G-BA-Chef Prof. Josef Hecken (CDU) missfällt vorwiegend der Umstand, dass schon Kinder an die regelmäßige Einnahme von Tabletten gewöhnt werden könnten: „Statt sich dafür einzusetzen, dass sich Kinder gesund und ausgewogen ernähren und es Aufklärungskampagnen zu einer gesunden Lebensweise gibt, sollen Arzneimittel verordnet werden“, erklärte Hecken im RND-Gespräch: „Pillen statt gesunder Ernährung und mehr körperliche Bewegung – was leben wir unseren Kindern denn hier für eine Lebenseinstellung vor?“

Gerade bei Kindern sollten Arzneimittel seiner Meinung nach „auf unabdingbar notwendige Einzelfälle“ beschränkt bleiben, zum Beispiel auf solche, die genetisch vorbelastet seien und „bei denen eine Änderung des Lebensstils allein nicht“ ausreichen würde.

Unerwünschte Nebenwirkungen befürchtet

„Mehr Medikamente und Check-ups schon für Kinder sind Aktionismus, aber keine Strategie, die Zivilisationserkrankung in den Griff zu bekommen“, sagte Hecken im RND-Interview. Er gab außerdem zu bedenken, dass es sich bei den in Lauterbachs Referentenentwurf (PDF) empfohlenen Statinen keineswegs bloß um „Pfefferminzbonbons aus dem Supermarkt“ handele, sondern um Cholesterinsenker, die unerwünschte Wirkungen wie Leberschäden, Diabetes oder Muskelschmerzen nach sich ziehen könnten.

Der G-BA-Präsident zeigte sich in einer Pressemitteilung zugleich verärgert, dass eine Leistungspflicht der gesetzlichen Krankenkassen (GKVen) für Lauterbachs Pläne geschaffen werden solle, obwohl die Wirksamkeit und Wirtschaftlichkeit der Leistungen noch gar nicht „in einem systematischen und transparenten Verfahren“ überprüft worden seien. Die „eigentliche Zielsetzung, die individuelle Gesundheitskompetenz zu verbessern und für möglichst gesundheitsfördernde Lebensbedingungen zu sorgen“, werde darüber hinaus „konterkariert“.
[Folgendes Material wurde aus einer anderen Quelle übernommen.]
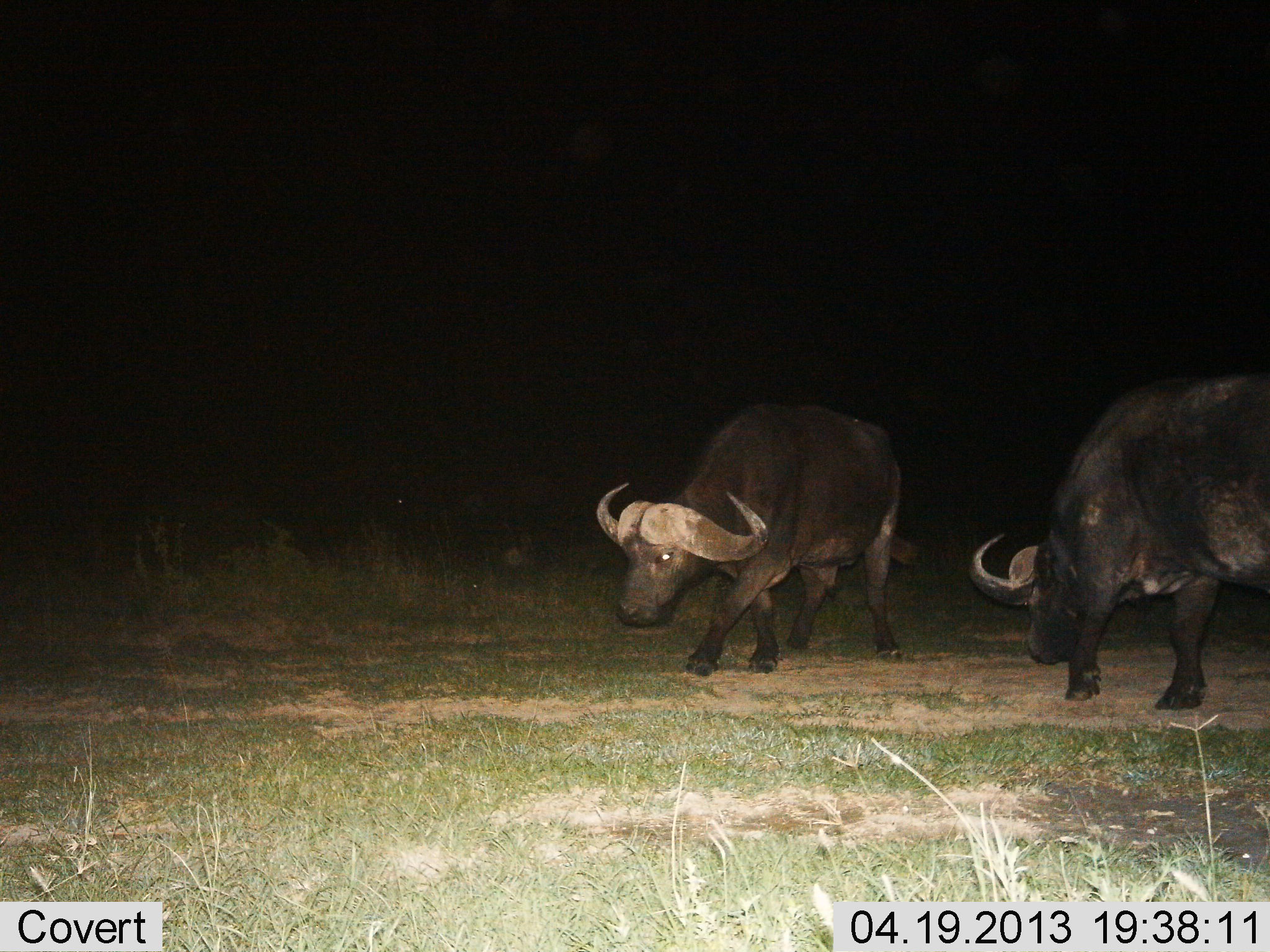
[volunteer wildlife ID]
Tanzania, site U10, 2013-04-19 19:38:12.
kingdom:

Eingriff in den GKV-Leistungskatalog

Hecken wies auch darauf hin, dass Lauterbach es noch zu Zeiten seines Vorgängers Jens Spahn (CDU) vehement abgelehnt habe, dass der Gesetzgeber in den Leistungskatalog von Krankenkassen eingreifen dürfe. Während Spahn sein Vorhaben damals aufgegeben habe, bemühe sich nun ausgerechnet Lauterbach um einen erneuten Anlauf in diesem Sinne (Seite 3 der Stellungnahme, PDF).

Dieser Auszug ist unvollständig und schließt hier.